Multiple servers may ingest the same data to increase availability and share query load.
Once a realtime segment is built and loaded the servers continue
to consume from where they left off.
Realtime segments are immutable once they are completed. While realtime segments are being consumed they are mutable,
in the sense that new rows can be added to them. Rows cannot be deleted from segments.
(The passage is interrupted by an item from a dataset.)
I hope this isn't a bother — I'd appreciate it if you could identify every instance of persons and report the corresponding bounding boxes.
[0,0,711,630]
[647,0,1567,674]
See `Consuming and Indexing rows in Realtime <https://cwiki.apache.org/confluence/display/PINOT/Consuming+and+Indexing+rows+in+Realtime>`_ for details.
Pinot Segments
--------------
A segment is laid out in a columnar format
so that it can be directly mapped into memory for serving queries. Columns may be single or multi-valued. Column types may be
STRING, INT, LONG, FLOAT, DOUBLE or BYTES. Columns may be declared to be metric or dimension (or specifically as a time dimension)
in the schema.
Pinot uses dictionary encoding to store values as a dictionary ID. Columns may be configured to be "no-dictionary" column in which
case raw values are stored. Dictionary IDs are encoded using minimum number of bits for efficient storage (_e.g._ a column with cardinality
of 3 will use only 3 bits for each dictionary ID).
There is a forward index for each column compressed appropriately for efficient memory use. In addition, optional inverted indices can be
configured for any set of columns. Inverted indices, while taking up more storage, offer better query performance.
Specialized indexes like StartTree index is also supported.